[START Extracted entries]

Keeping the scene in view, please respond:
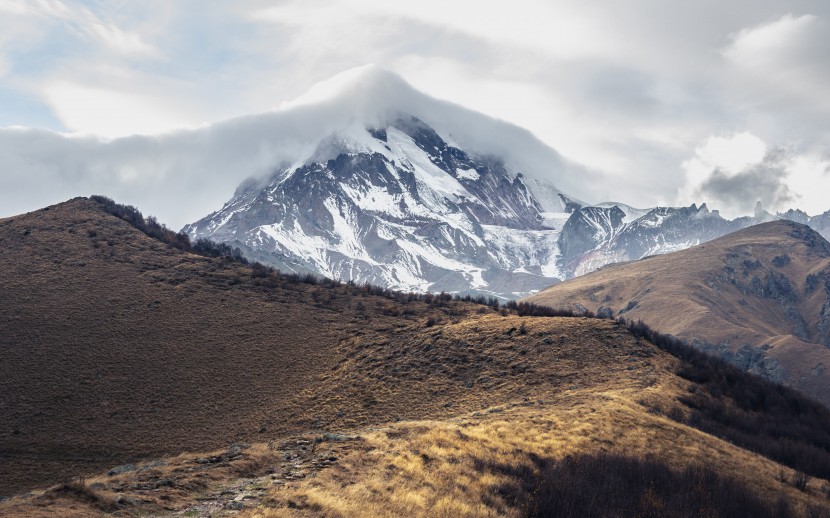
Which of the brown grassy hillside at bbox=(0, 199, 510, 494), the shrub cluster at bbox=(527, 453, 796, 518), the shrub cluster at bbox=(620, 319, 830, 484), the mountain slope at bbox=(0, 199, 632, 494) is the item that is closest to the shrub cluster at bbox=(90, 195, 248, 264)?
the brown grassy hillside at bbox=(0, 199, 510, 494)

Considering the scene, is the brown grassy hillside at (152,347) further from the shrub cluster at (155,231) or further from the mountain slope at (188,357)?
the shrub cluster at (155,231)

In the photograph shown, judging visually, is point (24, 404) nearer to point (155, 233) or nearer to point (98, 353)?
point (98, 353)

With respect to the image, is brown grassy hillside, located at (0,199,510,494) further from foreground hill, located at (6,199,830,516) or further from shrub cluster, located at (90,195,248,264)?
shrub cluster, located at (90,195,248,264)

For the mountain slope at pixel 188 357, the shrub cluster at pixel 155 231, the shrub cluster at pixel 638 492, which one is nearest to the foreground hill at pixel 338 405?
the shrub cluster at pixel 638 492

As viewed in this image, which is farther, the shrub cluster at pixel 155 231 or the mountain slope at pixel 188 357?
the shrub cluster at pixel 155 231

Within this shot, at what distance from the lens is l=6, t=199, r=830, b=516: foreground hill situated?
24484 mm

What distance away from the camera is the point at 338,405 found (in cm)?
5216

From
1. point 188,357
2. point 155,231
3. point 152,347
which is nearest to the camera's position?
point 188,357

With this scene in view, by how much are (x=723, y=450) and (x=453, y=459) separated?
2068 centimetres

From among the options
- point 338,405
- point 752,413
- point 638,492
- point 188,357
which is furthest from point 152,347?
point 752,413

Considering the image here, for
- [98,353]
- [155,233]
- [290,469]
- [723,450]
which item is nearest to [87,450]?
[98,353]

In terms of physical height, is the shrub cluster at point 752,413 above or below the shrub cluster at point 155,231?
below

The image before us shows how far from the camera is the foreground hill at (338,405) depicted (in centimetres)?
2448

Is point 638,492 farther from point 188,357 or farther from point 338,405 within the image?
point 188,357
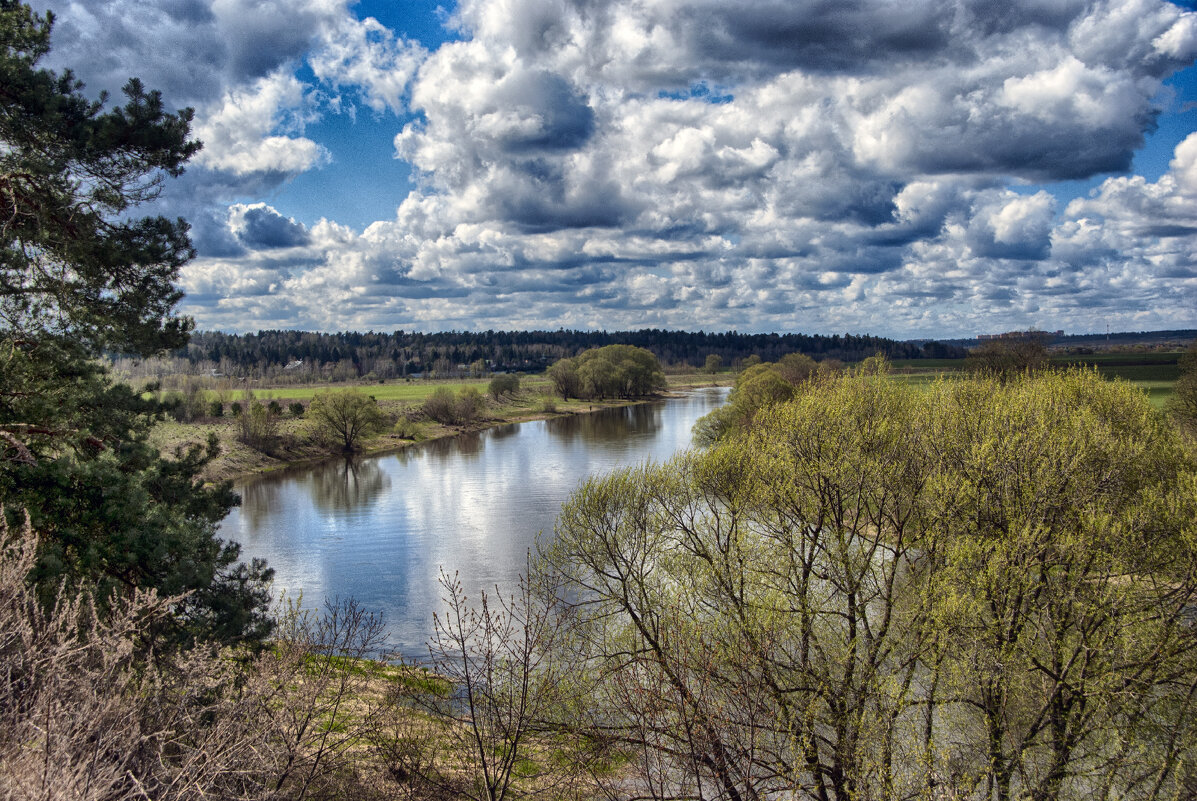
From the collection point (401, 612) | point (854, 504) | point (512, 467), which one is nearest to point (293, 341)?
point (512, 467)

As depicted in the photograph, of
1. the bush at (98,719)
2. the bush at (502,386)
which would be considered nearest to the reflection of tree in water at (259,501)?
the bush at (98,719)

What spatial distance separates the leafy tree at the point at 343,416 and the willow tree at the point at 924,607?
4351 centimetres

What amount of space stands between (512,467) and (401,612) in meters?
25.1

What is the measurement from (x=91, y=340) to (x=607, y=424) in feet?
199

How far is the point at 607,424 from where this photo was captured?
7231 cm

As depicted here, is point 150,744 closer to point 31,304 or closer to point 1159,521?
point 31,304

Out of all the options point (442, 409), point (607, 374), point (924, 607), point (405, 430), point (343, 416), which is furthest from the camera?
point (607, 374)

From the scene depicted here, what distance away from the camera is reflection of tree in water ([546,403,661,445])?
62.2m

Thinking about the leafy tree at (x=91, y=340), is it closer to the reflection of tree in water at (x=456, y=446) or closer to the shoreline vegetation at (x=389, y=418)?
the shoreline vegetation at (x=389, y=418)

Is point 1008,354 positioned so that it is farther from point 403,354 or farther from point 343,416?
point 403,354

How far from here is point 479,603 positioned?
2073 centimetres

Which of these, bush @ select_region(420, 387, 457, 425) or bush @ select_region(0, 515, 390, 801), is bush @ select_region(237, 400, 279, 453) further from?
bush @ select_region(0, 515, 390, 801)

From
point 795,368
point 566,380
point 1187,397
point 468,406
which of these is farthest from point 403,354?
point 1187,397

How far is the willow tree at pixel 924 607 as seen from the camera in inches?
402
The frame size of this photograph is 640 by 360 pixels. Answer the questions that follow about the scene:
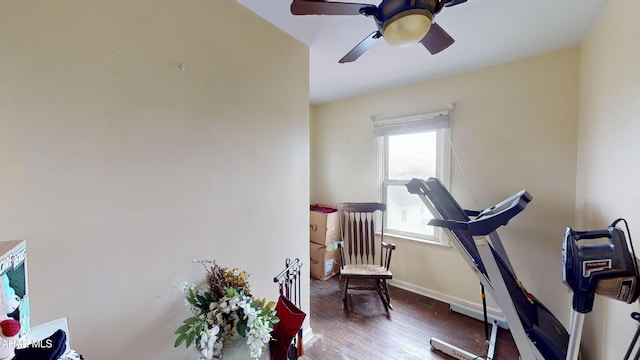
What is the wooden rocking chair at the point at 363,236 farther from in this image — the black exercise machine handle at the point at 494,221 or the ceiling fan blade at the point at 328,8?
the ceiling fan blade at the point at 328,8

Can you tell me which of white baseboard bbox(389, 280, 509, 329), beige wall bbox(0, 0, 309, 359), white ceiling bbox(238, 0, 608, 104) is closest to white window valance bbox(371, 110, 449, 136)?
white ceiling bbox(238, 0, 608, 104)

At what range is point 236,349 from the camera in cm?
106

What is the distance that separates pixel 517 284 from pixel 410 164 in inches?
60.3

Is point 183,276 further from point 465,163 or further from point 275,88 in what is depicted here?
point 465,163

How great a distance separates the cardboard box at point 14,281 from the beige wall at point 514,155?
288 centimetres

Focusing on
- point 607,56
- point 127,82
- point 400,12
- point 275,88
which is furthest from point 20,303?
point 607,56

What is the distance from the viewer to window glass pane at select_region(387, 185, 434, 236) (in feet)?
8.96

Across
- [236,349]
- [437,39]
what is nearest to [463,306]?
[236,349]

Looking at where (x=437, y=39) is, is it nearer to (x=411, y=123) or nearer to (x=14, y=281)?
(x=411, y=123)

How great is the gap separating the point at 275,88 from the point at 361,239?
200 cm

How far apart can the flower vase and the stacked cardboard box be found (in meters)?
1.98

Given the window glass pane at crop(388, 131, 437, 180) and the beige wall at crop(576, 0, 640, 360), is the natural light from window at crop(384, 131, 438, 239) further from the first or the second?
the beige wall at crop(576, 0, 640, 360)

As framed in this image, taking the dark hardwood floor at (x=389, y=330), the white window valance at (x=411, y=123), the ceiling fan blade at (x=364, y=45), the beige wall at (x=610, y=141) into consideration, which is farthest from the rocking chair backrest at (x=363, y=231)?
the ceiling fan blade at (x=364, y=45)

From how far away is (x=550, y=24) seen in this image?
1.60m
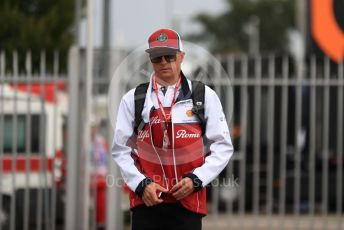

[END Extracted entries]

● **Problem statement**
Report every line in the listing above that contains the string "pane". Case counts.

● **Reply**
What is the distance from the viewer to window glass pane at select_region(387, 185, 434, 236) (in feet)?
Given the window glass pane at crop(388, 131, 437, 180) and the beige wall at crop(576, 0, 640, 360), is the natural light from window at crop(384, 131, 438, 239) further from the first or the second?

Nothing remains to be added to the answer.